I was getting this feedback on a dual 3060 (12gb ea) as well as a 1660ti

you can try my way. https://github.com/RVC-Project/Retrieval-based-Voice-Conversion-WebUI/issues/165#issuecomment-1524532607

DvoDan commented 1 year ago

+1 facing the exact same issue. I use epoch 50 to train at colab it will produce .index and can copy to google drive but when i use epoch 200 to train .index disappeared and can't copy to google drive

mr-segfault commented 1 year ago

This issue is still present on the current (as of today's writing) version though the behavior is different -- a file is written but the application still throws a torch exception:

torch.multiprocessing.spawn.ProcessExitedException: process 0 terminated with exit code 149
/usr/lib/python3.10/multiprocessing/resource_tracker.py:224: UserWarning: resource_tracker: There appear to be 20 leaked semaphore objects to clean up at shutdown
  warnings.warn('resource_tracker: There appear to be %d

shivanishimpi commented 1 year ago

I am stuck with the same problem, can someone direct me to a solution to the same?

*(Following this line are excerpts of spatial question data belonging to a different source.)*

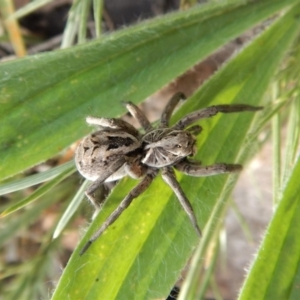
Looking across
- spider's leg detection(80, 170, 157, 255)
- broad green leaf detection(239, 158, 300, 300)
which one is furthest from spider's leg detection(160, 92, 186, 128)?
broad green leaf detection(239, 158, 300, 300)

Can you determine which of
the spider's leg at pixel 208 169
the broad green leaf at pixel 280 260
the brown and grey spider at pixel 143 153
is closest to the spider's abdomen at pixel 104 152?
the brown and grey spider at pixel 143 153

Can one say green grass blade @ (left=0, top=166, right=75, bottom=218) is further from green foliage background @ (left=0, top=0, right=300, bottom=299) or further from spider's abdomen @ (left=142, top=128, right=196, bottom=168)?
spider's abdomen @ (left=142, top=128, right=196, bottom=168)

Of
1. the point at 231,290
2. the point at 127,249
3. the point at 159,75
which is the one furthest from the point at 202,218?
the point at 231,290

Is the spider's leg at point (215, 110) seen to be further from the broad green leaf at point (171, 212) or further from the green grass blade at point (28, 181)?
the green grass blade at point (28, 181)

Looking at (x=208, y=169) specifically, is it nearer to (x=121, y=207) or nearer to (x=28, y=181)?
(x=121, y=207)

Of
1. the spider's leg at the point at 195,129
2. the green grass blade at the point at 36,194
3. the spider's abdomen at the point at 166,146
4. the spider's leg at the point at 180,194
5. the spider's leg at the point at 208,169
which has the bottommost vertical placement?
the green grass blade at the point at 36,194

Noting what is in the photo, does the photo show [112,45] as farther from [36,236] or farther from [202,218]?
[36,236]

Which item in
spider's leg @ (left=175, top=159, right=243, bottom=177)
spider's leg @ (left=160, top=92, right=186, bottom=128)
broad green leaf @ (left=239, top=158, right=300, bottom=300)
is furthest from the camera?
spider's leg @ (left=160, top=92, right=186, bottom=128)
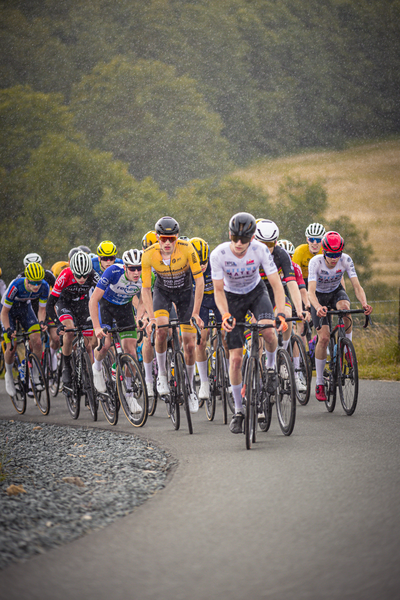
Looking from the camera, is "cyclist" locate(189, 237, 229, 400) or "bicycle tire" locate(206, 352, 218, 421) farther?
"bicycle tire" locate(206, 352, 218, 421)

skillslasher commented 8 months ago

I have the same errors in the log as the author of this thread. The application version is the latest at the moment. The training ends. The .pth model is available. Index file is not created. Has anyone been able to find a solution to this problem?

seetimee commented 7 months ago

same question

jpoetic commented 7 months ago

Wow alot of people having this issue with no resolution?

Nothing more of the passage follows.